Comp. At 28:25-27 e Is 6:3, 8-10;
Comp.
Jr 31:33-34 e Hb 10:15-16

    União em ação e funções específicas

1-- Toda a Trindade está envolvida no processo (ação conjunta) de salvação do ser humano. Isso é evidente no santuário, no batismo, na criação, na encarnação, na cruz, na igreja, na ressurreição, na oração, etc.

2-- Cada Pessoa da divindade possui funções específicas nesse projeto salvífico: ex.: foi Jesus quem encarnou e morreu na cruz. Numa mesma ação, cada um exerce sua função: o Pai atua como fonte, o Filho como Mediador (executor) e o Espírito como o Mantenedor (atualizador).

3-- Não existe hierarquia na natureza da Trindade, mas pode haver uma hierarquia funcional em termos do plano da salvação, como por exemplo: o Pai é que dá o Filho e o Espírito procede tanto do Pai quanto do Filho.

4-- A Trindade é o “organismo” como a Divindade Se manifesta ao ser humano.

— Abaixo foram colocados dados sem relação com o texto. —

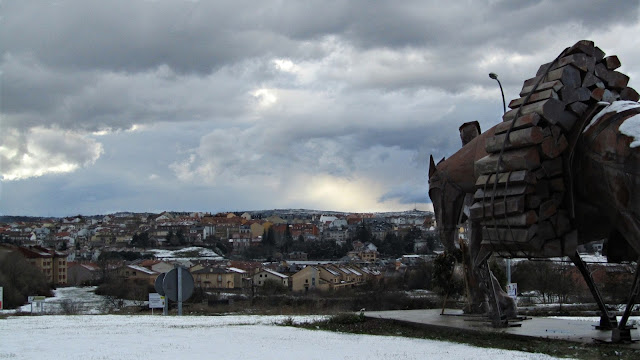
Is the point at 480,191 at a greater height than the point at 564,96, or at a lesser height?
lesser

Em teologia, como em qualquer outra ciência, há necessidade absoluta de alguns termos técnicos. Quando dizemos que há três Pessoas distintas na Divindade, não queremos, com isso, dizer que cada uma dElas seja separada da outra, como um ser humano está separado de todos os demais. Embora se diga que se amam, se ouçam, orem uns aos outros, testifiquem uns dos outros, não são, no entanto, independentes entre si; porque, como já dissemos, autoexistência e interdependência são propriedades, não das pessoas individuais, mas do Deus Triúno.” Boettner, The Trinity, 59.

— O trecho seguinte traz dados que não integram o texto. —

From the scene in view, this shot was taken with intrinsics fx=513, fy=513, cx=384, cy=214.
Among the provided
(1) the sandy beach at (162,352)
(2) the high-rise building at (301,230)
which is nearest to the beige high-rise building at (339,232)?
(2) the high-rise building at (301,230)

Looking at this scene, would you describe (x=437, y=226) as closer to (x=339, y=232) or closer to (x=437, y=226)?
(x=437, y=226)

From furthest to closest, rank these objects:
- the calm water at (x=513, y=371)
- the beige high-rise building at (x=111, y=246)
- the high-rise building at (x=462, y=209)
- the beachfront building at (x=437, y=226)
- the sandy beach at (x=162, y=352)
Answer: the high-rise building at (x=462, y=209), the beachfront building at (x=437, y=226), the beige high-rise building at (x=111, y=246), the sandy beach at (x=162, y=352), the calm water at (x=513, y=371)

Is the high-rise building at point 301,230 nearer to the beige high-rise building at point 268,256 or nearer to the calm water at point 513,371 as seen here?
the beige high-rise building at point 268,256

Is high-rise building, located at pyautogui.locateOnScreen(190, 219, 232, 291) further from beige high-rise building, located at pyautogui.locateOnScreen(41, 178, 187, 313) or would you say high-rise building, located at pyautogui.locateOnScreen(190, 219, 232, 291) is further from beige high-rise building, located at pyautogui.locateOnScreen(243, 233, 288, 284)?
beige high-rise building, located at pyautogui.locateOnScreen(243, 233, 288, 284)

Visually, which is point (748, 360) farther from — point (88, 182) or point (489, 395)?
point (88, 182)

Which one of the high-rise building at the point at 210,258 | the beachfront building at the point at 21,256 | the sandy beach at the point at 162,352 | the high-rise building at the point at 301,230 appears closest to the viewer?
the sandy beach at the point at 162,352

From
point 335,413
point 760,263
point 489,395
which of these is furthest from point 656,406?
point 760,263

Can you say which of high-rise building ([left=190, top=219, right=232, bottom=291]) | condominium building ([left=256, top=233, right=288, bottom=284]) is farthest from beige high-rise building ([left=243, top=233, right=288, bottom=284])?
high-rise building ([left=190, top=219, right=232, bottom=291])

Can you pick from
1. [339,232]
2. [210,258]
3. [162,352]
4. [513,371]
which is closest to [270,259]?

Elementos essenciais à doutrina da Trindade

1-- Todas as ações da Divindade são trinitarianas.
2-- Devemos sempre começar com a unidade de Deus: O Senhor é o único Deus. Deve-se evitar o monoteísmo radical.
3-- A deidade do Pai, do Filho e do Espírito deve ser mantida. Cada um é qualitativamente igual ao outro, sendo coexistentes e coessenciais.
4-- O aspecto de “três” e o aspecto de “um” em Deus não se referem à mesma coisa: três pessoas ou manifestações e uma essência, natureza e propósito.
5-- A Trindade é eterna. Não há um tempo em que só o Pai é Deus.
6-- A Trindade sempre age em conjunto, nunca isoladamente: Uma em ação.
7-- Os membros da Trindade realizam funções diferentes que podem evidenciar subordinação ou hierarquia, mas isso não significa inferioridade. No plano da Redenção, o Filho procede do Pai e o Espírito procede tanto do Pai como do Filho. Cada qual tem uma função definida a cumprir.
8-- A Trindade é incompreensível à mente humana: só podemos aceitar Sua existência, mas nunca explicá-la definitivamente.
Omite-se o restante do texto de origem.